Even as the daily fresh cases have been on an overall downward trend since it peaked in early May, the pace of vaccination has slowed down sharply since hitting a peak in September. Only 38% have been fully vaccinated though nearly 80% of all eligible adults have received the first dose. Nearly 43% of people aged 45-59 years and over 37% of those above 60 years are yet to receive the second dose. Worse, about 10% of health-care workers are yet to receive the second dose.

Even as a small uptick in daily fresh cases has been reported in November, based on genome sequence data, the Indian SARS-CoV-2 Genomics Consortium (INSACOG) has said no new variants of interest or concern have been seen in India. And variants other than the Delta are now “negligible in sequencing data from India”.

No new variant in India

According to INSACOG, AY4.2, a Delta variant sublineage, which is slowly increasing in proportion to reported cases in the U.K., is “very infrequent” in India. In other words, the Delta variant, which was first reported in India last year and was responsible for the staggering number of daily cases and deaths this year, is still the dominant variant.

According to the WHO weekly epidemiological update of November 9, the Delta variant has become predominant across the world and has “outcompeted other variants” in most countries; 99.6% of genome sequences posted on the global database is of the Delta.
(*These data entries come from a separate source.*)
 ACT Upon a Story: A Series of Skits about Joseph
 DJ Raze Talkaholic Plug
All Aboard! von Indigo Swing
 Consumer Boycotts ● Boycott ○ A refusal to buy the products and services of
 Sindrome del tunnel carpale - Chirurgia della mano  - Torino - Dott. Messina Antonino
Even as the daily fresh cases have been on an overall downward trend since it peaked in early May, the pace of vaccination has slowed down sharply since hitting a peak in September. The average daily doses administered in November has been just four million, the lowest since mid-July, despite vaccines not being in short-supply.

A wide gap

A greater concern is that only 38% have been fully vaccinated though nearly 80% of all eligible adults have received the first dose. Since full protection from vaccines is achieved only when two doses are administered, State governments need to pull out all the stops to increase the percentage of fully vaccinated people even while relentlessly increasing coverage.
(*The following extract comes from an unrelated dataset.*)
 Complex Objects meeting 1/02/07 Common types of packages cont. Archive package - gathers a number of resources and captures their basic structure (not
With Covishield accounting for about 90% of vaccines administered, the rate of administration of the second dose after the mandatory gap between two doses has always been very low. Despite people over 60 years and everyone above 45 years being one of the priority groups included way back in March owing to increased risk of progressing to severe disease and even dying, nearly 43% of people aged 45-59 years and over 37% of those above 60 years are yet to receive the second dose. Worse, about 10% of health-care workers are yet to receive the second dose nearly 10 months after the vaccination programme began on January 16.

Complacency the reason?

One reason could be complacency, particularly since the daily fresh cases, hospitalisation and deaths have been continuously dropping since the second wave peaked. The nearly month-long door-to-door vaccination campaign across the country this month to reach out to people who have been unable to access vaccines is, therefore, a welcome step in increasing vaccine uptake.
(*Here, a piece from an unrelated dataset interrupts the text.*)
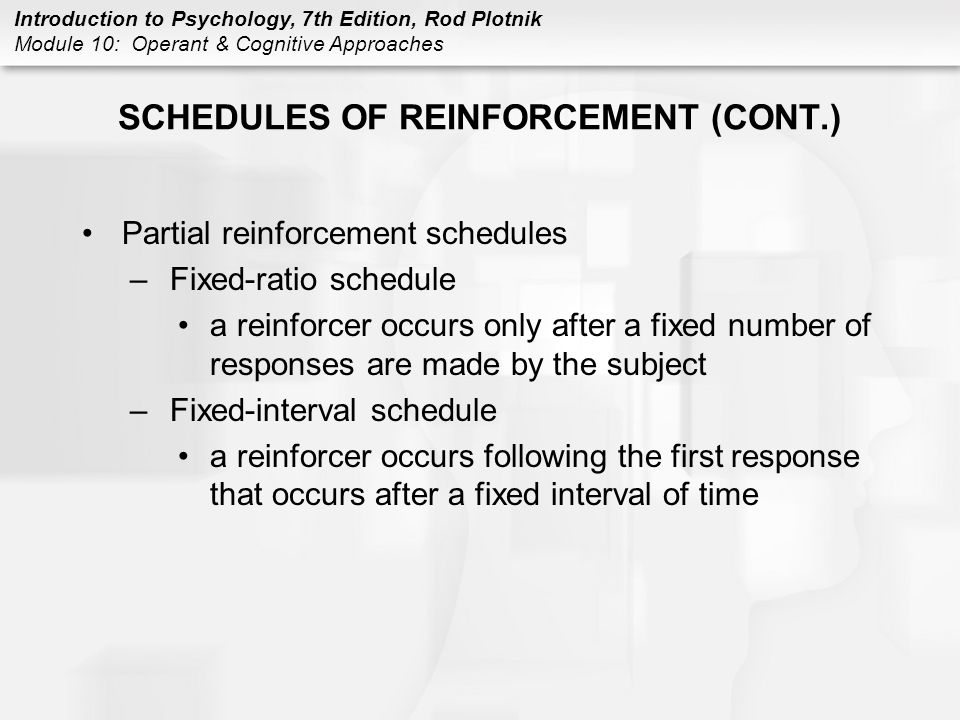 Introduction to Psychology, 7th Edition, Rod Plotnik Module 10: Operant & Cognitive Approaches SCHEDULES OF REINFORCEMENT (CONT.) Partial reinforcemen
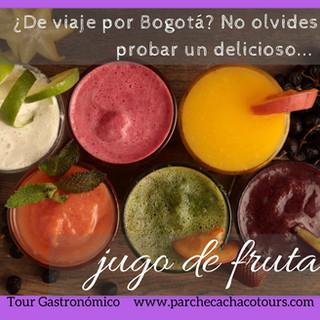 ¿Que comer en Bogotá? Un jugo para cada Día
As proven in the universal immunisation programme for children to deliver polio vaccine, outreach programmes have a greater rate of success immunising the target population and in overcoming hesitancy and complacency.

All proven and innovative methods need to be deployed to drastically increase vaccine uptake if India is serious in vaccinating everyone above 18 years by the end of the year and before a new variant emerges.